Excerpted text:
==================================================
In 1956, a 16 year old Pennsylvania high school student named Ellery Schempp finally had enough of his school’s practice—shared by schools in other states (see below)—of reading ten verses from the Bible each morning, followed by a mandatory recitation of the Lord’s Prayer. Schempp, who became a physicist as well as a mountaineer (he was part of the first expedition to climb Nanga Parbat), knew that this enforced religious exercise violated the First Amendment, as it was slanted towards a particular religion: Christianity. Even though Schempp was nominally religious (well, a Unitarian Universalist, a hairsbreadth from atheism), he decided to act. He brought a Qur’an to class and refused to participate in the recitations. He was a brave young man.
Later Schempp, with the help of the American Civil Liberties Union, brought suit against the school district in a landmark case that wound up seven years later in the Supreme Court: Abington School District v. Schempp (1963). He and the ACLU won.
The BBC has just interviewed Schempp as part of a 15-minute Radio 4 documentary about the case that you can hear by clicking on the screenshot below. (The BBC program is available in the US and should be elsewhere). It was one of the first cases to challenge the pervasive religiosity of the 1950s in America. And the show is well worth hearing.
Here’s Wikpedia‘s summary of the court case:
Pennsylvania law, like that of four other states, included a statute compelling school districts to perform Bible readings in the mornings before class. Twenty-five states had laws allowing “optional” Bible reading, with the remainder having no laws supporting or rejecting Bible reading. In eleven of those states with laws supportive of Bible reading or state-sponsored prayer, the state courts had declared them unconstitutional.
The district court ruled in Schempp’s favor, and struck down the Pennsylvania statute. The school district appealed the ruling, and while that appeal was pending, the Pennsylvania legislature amended the statute to allow children to be excused from the exercises upon the written request of their parents. This change did not satisfy Schempp, however, and he continued his action against the school district, charging that the amendment of the law did not change its nature as an unconstitutional establishment of religion. Because of the change in the law, the Supreme Court had responded to the school district’s appeal by vacating the first ruling and remanding the case to the district court. The district court again found for Schempp. The school district appealed to the Supreme Court again, and, on appeal, the case was consolidated with a similar Maryland case launched by Madalyn Murray.
==================================================
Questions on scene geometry
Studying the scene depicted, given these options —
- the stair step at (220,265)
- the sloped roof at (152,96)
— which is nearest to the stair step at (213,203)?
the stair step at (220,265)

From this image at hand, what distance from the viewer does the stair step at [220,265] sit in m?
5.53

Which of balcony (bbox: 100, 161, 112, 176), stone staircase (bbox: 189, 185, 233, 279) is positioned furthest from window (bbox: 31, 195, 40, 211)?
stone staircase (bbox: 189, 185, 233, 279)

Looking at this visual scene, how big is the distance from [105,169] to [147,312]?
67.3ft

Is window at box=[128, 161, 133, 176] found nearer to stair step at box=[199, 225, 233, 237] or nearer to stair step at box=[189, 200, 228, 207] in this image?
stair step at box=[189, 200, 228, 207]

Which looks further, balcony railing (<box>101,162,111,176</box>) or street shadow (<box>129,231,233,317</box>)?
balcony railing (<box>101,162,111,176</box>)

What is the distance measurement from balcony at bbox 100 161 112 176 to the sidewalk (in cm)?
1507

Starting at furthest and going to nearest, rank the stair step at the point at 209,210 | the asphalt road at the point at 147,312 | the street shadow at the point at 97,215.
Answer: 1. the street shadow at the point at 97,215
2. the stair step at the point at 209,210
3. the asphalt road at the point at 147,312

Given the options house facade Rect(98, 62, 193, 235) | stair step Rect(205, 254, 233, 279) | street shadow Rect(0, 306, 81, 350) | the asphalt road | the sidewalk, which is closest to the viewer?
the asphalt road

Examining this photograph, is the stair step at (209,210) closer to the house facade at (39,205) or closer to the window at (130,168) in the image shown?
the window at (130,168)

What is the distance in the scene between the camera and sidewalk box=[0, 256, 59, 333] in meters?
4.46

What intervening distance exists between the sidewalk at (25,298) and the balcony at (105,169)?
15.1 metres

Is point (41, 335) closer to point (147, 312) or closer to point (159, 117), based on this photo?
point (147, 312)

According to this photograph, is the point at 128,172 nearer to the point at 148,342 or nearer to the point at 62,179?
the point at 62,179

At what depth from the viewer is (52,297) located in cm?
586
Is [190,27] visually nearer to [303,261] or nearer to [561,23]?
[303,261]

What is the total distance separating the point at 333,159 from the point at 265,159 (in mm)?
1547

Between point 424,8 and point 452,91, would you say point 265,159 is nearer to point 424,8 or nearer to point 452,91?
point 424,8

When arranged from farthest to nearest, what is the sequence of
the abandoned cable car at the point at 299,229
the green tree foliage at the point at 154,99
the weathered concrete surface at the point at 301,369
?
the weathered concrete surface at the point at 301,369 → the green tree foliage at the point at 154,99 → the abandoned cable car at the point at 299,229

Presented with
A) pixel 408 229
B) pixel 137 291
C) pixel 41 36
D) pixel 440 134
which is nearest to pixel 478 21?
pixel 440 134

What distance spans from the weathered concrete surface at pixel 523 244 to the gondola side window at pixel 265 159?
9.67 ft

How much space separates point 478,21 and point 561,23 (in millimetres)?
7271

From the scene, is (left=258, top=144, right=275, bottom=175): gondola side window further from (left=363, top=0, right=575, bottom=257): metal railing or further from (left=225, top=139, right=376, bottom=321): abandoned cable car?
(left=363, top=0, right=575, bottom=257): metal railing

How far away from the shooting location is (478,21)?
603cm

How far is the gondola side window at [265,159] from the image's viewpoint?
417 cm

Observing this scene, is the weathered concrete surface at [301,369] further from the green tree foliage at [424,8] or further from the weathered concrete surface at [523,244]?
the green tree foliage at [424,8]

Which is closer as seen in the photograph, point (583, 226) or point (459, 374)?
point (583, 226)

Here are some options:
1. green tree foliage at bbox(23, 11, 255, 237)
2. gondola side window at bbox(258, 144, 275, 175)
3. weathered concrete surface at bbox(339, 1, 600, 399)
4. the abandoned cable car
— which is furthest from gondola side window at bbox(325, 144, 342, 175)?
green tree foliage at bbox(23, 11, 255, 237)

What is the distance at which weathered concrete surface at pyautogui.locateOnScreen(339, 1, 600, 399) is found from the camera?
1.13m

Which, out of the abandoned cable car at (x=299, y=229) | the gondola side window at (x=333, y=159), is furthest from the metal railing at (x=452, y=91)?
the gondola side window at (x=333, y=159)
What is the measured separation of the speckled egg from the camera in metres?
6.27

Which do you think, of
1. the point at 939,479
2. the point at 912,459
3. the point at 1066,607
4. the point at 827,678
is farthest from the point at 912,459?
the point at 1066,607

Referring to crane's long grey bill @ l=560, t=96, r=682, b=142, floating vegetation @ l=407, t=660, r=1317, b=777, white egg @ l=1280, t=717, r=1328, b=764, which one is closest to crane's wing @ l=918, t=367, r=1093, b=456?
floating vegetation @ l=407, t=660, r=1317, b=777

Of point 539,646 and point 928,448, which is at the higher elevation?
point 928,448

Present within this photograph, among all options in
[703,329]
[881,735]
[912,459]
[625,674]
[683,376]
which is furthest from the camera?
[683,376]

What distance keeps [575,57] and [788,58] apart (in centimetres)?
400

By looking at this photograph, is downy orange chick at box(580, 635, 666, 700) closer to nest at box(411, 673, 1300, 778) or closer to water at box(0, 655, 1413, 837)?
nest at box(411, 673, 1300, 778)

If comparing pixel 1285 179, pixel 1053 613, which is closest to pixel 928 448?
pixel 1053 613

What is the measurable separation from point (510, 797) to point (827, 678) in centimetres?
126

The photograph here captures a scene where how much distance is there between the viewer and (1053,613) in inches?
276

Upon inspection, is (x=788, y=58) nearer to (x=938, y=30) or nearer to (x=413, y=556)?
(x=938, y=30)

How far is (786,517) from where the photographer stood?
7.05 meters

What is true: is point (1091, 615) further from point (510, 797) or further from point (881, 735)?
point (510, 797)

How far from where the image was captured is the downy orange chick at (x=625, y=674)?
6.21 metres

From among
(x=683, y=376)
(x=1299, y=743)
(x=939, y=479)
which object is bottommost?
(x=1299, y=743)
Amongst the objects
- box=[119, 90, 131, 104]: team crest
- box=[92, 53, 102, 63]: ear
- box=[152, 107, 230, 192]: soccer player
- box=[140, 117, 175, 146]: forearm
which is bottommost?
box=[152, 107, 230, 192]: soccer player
==================================================
Exercise goal: In the passage on Ellery Schempp, which book did Schempp bring to class when he refused to join the recitations? The records have no connection to the passage.

Output: A Qur'an.